Cepas ou linhagens de um vírus são mutações que ocorrem ao longo do tempo, por meio de um processo evolutivo. O objetivo delas é garantir a propagação da espécie.

Por exemplo: as novas variantes no Amazonas, Reino Unido e África do Sul conseguiram passar por uma mutação e aumentar a capacidade de transmissão. Há indícios que elas podem até escapar de anticorpos neutralizantes que já estavam presentes na população.

"É uma vantagem enorme para o vírus sempre se transmitir mais e causar menos doença", explica Fernando Spilki, virologista e especialista em sequenciamento genético da Universidade Feevale (RS).

O ritmo de evolução —e a formação de novas cepas— depende muito do momento em que o vírus está na espécie em foi introduzido. No SARS-CoV-2, após um período de linhagens relativamente estável, várias mutações estão acontecendo.

"À medida que se dá espaço para o vírus evoluir, ele consegue infectar muitos hospedeiros, o que vai sendo a chance para que ocorram essas mutações. Elas são selecionadas para que esses vírus tenham mais vantagens", explica Spilki.

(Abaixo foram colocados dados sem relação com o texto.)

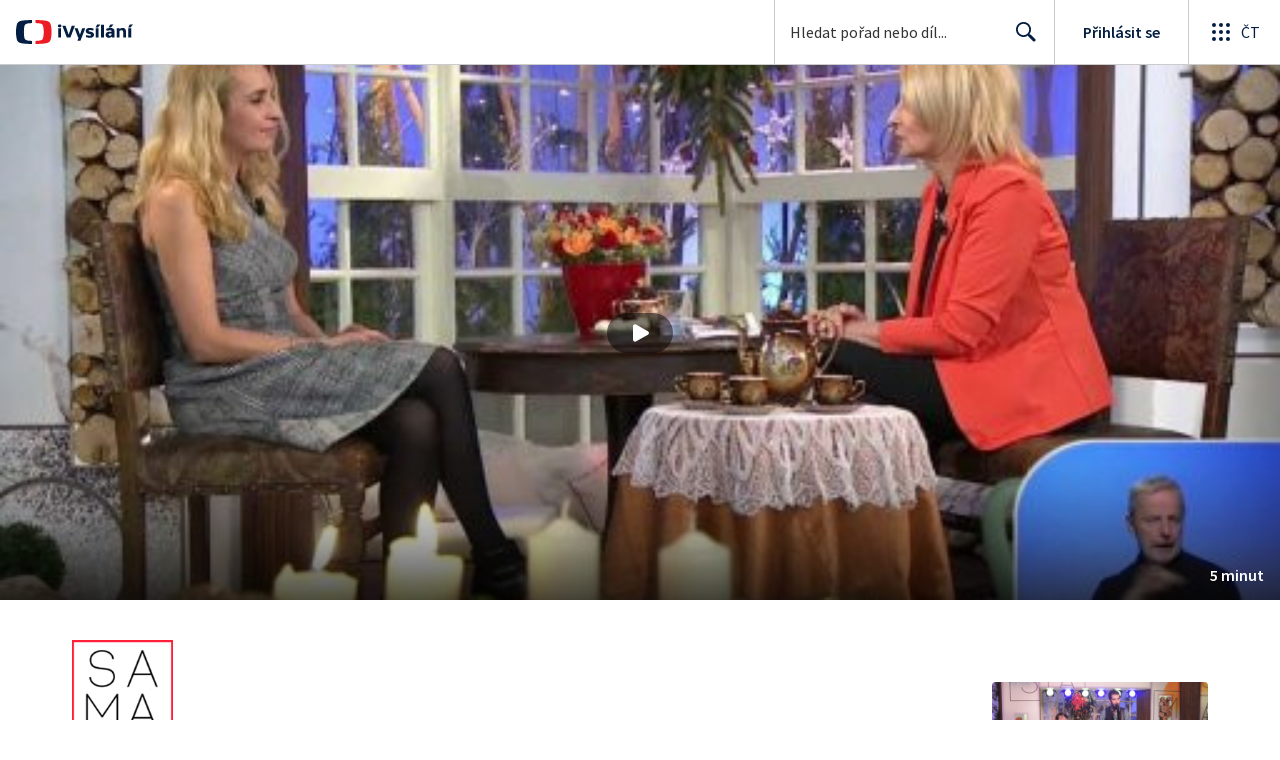

--- FILE ---
content_type: text/plain; charset=utf-8
request_url: https://events.getsitectrl.com/api/v1/events
body_size: 556
content:
{"id":"66ffce58b034c26c","user_id":"66ffce58b03d0577","time":1769513509568,"token":"1769513509.c24072f262b689c9f93d8a4cc633b9f2.88ffc98aaa93cc95e65ca7b5f99bc39b","geo":{"ip":"18.217.1.64","geopath":"147015:147763:220321:","geoname_id":4509177,"longitude":-83.0061,"latitude":39.9625,"postal_code":"43215","city":"Columbus","region":"Ohio","state_code":"OH","country":"United States","country_code":"US","timezone":"America/New_York"},"ua":{"platform":"Desktop","os":"Mac OS","os_family":"Mac OS X","os_version":"10.15.7","browser":"Other","browser_family":"ClaudeBot","browser_version":"1.0","device":"Spider","device_brand":"Spider","device_model":"Desktop"},"utm":{}}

O que é um sequenciamento?

Todos os vírus têm genomas, e eles são formados por pequenas unidades que nós chamamos de nucleotídeos. Essas unidades são aqueles A, T, C, G, que vemos em figuras explicativas sobre DNA. No caso do coronavírus, ele é um RNA (que difere em características do vírus DNA e são mais propensos a mutações).

"Para sequenciar um vírus, os cientistas concentram o material genético dele no laboratório e fazem reações químicas. "Essas reações a leituras em máquinas especializadas permitem delineá-lo, olhando letrinha por letrinha na sequência correta", explica.

Com esses dados em mãos, os cientistas podem comparar qual a relação de um vírus com o outro, descobrir sua origem e saber o como ele está circulando em uma população. Isso é possível pelo estudo das relações de parentesco entre as diferentes linhagens. Esses dados estabelecem o que os cientistas chamam de relações filogenéticas, que determinam as relações ancestrais entre espécies.

"A gente consegue perceber qual linhagem dá origem a uma determinada variante, qual vírus que circula em uma determinada região está sendo transportado a uma outra região, e se as ferramentas de distanciamento social estão conseguindo impedir, de fato, que uma determinada linhagem do vírus entre em um lugar ou outro", completa Spilki.

Sequenciamento decisivo para vacinas

A professora e pesquisadora em Doenças Tropicais da UFPE (Universidade Federal de Pernambuco) Vera Magalhães explica que os vírus são conhecidos por suas mutações frequentes, mas cada tipo evolui de forma e ritmo diferentes.

"Tem vírus que muta mais, tem vírus que muta menos. Elas visam o aperfeiçoamento da transmissão viral. Essas novas variantes do SARS-CoV-2 são pelo menos 50% mais transmissíveis do que o vírus inicial", relata.

"A maior parte dos vírus muta exatamente na proteína S, que é a proteína de ligação viral ao receptor na célula humana. O sequenciamento genético viral possibilita a detecção dessas novas variantes, sendo fundamental para que os órgãos sanitários possam traçar ações de combate ao vírus", completa.

"É importante acelerar o processo de vacinação para que a transmissão viral seja rompida. Isso é uma luta contra o tempo e é mais um reforço da necessidade da vacinação em massa. Já é possível que essas vacinas oferecidas hoje não sejam capazes de gerar imunidade contra a nova variante. Até agora não parece ter ocorrido isso, mas a gente vai saber disso a partir do sequenciamento", explica.